Güldükten sonra siparişlerimizi vermiştik. Kısa bir sohbetten sonra Cemal bey ve Ayşe hanımla vedalaşmıştım.
Esrayla birlikte kafeden dışarı çıkmıştık. Esra beni bırakmak istesede keskin bir dille itiraz etmiş ve kendim dönmüştüm.
Bu gün olanlar bana oldukça ağır gelmişti. İlk defa ben bu kadar çok gülmüştüm. Pencerenin kenarından kalkarak dolabıma ilerledim.
Yarından sonra bu yurttan ayrılacaktım ve ben eşyalarımın hiç birini toplamamıştım. Dolabımın kapağını açarak üzerime sporcu atletimi ve kısa şortumu giydim.
Gece yatarken rahat etmek en büyük hobim arasındaydı. Üzerimi değiştirdikten sonra yatağın altındaki bavulumu çıkarttım.
Umarım bütün eşyamı bu bavula sığdırabilirim. Çünkü bavulum çok büyük değildi. Zaten harçlıklarımı biriktirerek almıştım. Bavulu yatağın üzerine koyup, içini açtım. Burada birkaç giymediğim kıyafetim vardı. Dolabıma ilerleyip eşyaları yerleştirmeye başladım....
******
Sonunda bütün eşyalarımı sığdırmıştım bavula. Bavulun kapağını kapatıp dolabın önüne koydum. Karnım acıkmıştı. En iyisi yemekhaneye gidip atıştıracak birşeyler varmı bakmalıydım.
İsteksizce kapıya doğru yürüdüm. Kapıyı açıp kolidora çıktım. Yavaşça merdivenleri inmeye başladım. Merdivenlerin sonuna yaklaşmışım ki konuşma sesleri duydum.
Takmayarak inmeye devam ediyordum ama ismimi duymamla olduğum yerde dikilip konuşmaları dinlemeye başladım.
"Defne buradan gidecek sonunda"
"Aynen canım ya. Ne kadar sevinçliyim bir bilsen"
"Ya kızlar, neden Defne'yle bu kadar uğraşıyorsunuz? O kendi halinde biri. Kimseyle konuşmaz bir şey etmez. Sizin hakkınızda kötü bir söz söylemedi hiç"
"Ayy! Biz bu kızı Defne'nin yanına yollaya yollaya iyice Defne'ci oldu başımıza"
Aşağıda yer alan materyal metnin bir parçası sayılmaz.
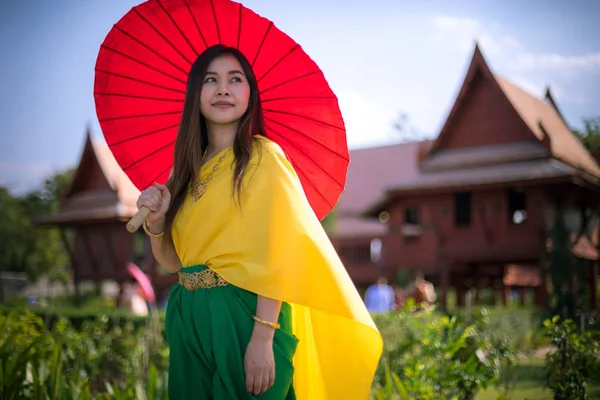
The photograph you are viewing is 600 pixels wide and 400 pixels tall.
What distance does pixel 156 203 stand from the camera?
97.3 inches

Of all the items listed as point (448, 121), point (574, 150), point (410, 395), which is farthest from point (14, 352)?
point (448, 121)

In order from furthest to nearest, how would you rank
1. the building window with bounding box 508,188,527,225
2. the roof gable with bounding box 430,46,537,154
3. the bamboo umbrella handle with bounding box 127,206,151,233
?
the roof gable with bounding box 430,46,537,154, the building window with bounding box 508,188,527,225, the bamboo umbrella handle with bounding box 127,206,151,233

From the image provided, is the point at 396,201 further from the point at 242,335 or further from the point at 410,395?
the point at 242,335

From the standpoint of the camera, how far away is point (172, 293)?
8.19 ft

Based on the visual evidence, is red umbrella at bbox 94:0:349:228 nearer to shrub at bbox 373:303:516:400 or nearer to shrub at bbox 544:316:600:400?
shrub at bbox 373:303:516:400

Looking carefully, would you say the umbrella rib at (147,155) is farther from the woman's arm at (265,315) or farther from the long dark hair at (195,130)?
the woman's arm at (265,315)

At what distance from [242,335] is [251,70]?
1061 mm

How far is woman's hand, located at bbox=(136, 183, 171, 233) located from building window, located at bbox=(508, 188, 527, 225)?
46.2 feet

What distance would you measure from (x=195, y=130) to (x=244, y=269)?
641 mm

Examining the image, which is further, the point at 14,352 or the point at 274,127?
the point at 14,352

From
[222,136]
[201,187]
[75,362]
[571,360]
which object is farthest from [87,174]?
[201,187]

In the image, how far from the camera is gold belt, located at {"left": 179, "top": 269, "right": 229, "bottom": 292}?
7.66 feet

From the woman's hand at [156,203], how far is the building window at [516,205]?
555 inches

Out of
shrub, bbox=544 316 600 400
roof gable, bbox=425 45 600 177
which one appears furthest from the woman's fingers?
roof gable, bbox=425 45 600 177
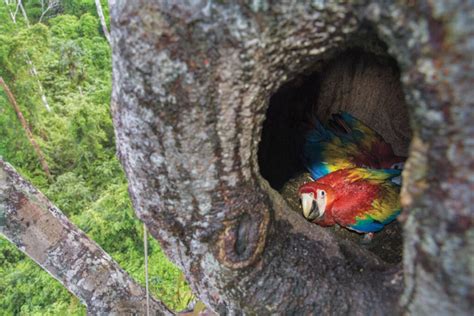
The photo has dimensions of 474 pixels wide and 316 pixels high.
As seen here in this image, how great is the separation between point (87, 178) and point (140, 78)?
5.74 metres

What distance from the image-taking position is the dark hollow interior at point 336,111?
1.38m

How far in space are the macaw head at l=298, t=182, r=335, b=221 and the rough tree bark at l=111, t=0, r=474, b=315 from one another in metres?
0.37

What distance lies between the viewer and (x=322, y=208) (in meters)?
1.34

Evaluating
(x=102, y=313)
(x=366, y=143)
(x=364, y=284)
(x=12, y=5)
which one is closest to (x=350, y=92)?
(x=366, y=143)

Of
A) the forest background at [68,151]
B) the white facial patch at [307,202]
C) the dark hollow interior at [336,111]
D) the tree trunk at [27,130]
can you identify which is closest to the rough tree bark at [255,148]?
the white facial patch at [307,202]

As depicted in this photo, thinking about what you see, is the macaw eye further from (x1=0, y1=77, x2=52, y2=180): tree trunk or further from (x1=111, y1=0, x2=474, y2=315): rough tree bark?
(x1=0, y1=77, x2=52, y2=180): tree trunk

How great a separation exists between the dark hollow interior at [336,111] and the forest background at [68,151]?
2.13 metres

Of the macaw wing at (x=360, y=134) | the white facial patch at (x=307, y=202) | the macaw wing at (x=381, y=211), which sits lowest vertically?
the macaw wing at (x=381, y=211)

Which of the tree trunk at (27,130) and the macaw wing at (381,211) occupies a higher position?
the macaw wing at (381,211)

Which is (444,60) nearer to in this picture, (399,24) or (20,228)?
(399,24)

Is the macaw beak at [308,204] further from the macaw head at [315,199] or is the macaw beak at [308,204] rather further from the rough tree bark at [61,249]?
the rough tree bark at [61,249]

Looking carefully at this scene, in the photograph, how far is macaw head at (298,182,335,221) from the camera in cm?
131

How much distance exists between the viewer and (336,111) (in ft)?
5.04

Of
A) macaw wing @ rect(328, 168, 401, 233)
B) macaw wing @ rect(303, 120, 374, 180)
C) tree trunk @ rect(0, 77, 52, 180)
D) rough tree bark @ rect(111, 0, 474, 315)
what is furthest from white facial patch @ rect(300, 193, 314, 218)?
tree trunk @ rect(0, 77, 52, 180)
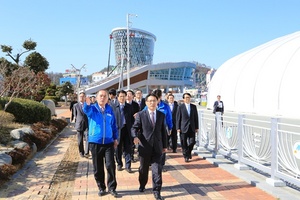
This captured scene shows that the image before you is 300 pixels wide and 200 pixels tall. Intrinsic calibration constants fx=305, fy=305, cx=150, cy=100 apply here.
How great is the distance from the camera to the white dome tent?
15516 millimetres

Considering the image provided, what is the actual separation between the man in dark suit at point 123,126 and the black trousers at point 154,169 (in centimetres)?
169

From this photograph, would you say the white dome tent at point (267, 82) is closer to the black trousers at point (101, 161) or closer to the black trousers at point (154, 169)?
the black trousers at point (154, 169)

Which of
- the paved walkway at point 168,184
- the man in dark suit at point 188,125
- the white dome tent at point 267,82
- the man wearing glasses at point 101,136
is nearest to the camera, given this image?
the man wearing glasses at point 101,136

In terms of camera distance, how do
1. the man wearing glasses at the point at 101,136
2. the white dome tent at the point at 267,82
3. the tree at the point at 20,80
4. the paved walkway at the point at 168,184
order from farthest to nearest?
the tree at the point at 20,80 → the white dome tent at the point at 267,82 → the paved walkway at the point at 168,184 → the man wearing glasses at the point at 101,136

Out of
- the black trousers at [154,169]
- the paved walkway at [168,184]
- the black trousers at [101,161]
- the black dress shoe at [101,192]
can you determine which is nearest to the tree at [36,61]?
the paved walkway at [168,184]

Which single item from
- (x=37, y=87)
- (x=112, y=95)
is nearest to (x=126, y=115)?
(x=112, y=95)

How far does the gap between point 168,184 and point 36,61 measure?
1858cm

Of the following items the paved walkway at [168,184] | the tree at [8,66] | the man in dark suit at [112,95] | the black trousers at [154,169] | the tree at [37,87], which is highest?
the tree at [8,66]

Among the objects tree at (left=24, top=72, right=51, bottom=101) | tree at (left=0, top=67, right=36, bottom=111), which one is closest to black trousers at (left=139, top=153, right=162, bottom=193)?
tree at (left=0, top=67, right=36, bottom=111)

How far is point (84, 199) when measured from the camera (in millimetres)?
4918

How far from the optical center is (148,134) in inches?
197

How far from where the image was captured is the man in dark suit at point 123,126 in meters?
6.82

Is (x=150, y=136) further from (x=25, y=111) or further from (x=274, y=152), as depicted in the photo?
(x=25, y=111)

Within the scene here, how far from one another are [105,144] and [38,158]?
177 inches
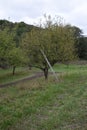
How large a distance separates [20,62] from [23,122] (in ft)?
72.9

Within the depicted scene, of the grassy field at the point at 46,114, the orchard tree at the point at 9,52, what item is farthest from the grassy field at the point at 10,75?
the grassy field at the point at 46,114

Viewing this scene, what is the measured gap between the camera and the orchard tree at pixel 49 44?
2771 centimetres

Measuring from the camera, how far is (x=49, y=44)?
2770 cm

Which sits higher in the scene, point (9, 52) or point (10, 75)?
point (9, 52)

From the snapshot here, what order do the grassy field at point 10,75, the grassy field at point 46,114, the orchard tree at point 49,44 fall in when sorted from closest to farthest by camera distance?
the grassy field at point 46,114 < the orchard tree at point 49,44 < the grassy field at point 10,75

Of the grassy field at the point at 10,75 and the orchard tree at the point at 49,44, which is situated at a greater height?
the orchard tree at the point at 49,44

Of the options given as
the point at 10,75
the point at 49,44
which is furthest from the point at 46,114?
the point at 10,75

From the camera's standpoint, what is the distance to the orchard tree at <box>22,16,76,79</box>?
2771cm

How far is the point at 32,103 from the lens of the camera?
1077cm

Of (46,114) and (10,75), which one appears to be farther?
(10,75)

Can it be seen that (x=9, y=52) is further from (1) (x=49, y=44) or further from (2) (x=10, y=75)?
(2) (x=10, y=75)

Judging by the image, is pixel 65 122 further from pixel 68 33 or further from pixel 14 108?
pixel 68 33

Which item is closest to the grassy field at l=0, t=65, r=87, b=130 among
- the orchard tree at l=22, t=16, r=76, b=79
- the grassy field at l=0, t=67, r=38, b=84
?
the orchard tree at l=22, t=16, r=76, b=79

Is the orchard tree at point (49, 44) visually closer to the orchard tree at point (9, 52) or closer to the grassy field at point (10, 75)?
the orchard tree at point (9, 52)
"Aynen valla selin. Elif'cim, canım o kız bizim düşmanımız. O bize para vermiyor.
Ayrıca haraç topşadığımızı Müdüre hanıma ispiyonlayan ve bizimle kavga eden o.
Bu yüzden onun gidişine mutlu oluyoruz. Hem biz onunla uğraşıyoruz, o bizimle uğraşıyor"
"Anladın mı şimdi beybi?"
"Anladım anladım. Ne derseniz öyle olsun. Zaten gıcığın teki. O kadar konuşuyorum ama sürekli kısa cevap veriyor"
"Anladığına sevindik. Neyse ya duydunuz mu-"
Daha fazla dinlemek istemedim. Yüz ifademi düzeltip düşündüm. Bunlar nasıl sözlerdi böyle. Bu dünyada kimseye güvenmeyeceksin diye boşuna dememişler.
Diğer merdivenleri ses yaparak inmeye başladım. Onların tarafına bakmadan hızla yanlarından geçtim.
Yemekhanenin kapısına yaklaşmıştım ki Elif'in ismimi seslendiğini duydum.
Arkamı döndüm ve Elif'e baktım. Hızlı adımlarla yanıma geliyordu. Takmayarak yürümeye devam ettim.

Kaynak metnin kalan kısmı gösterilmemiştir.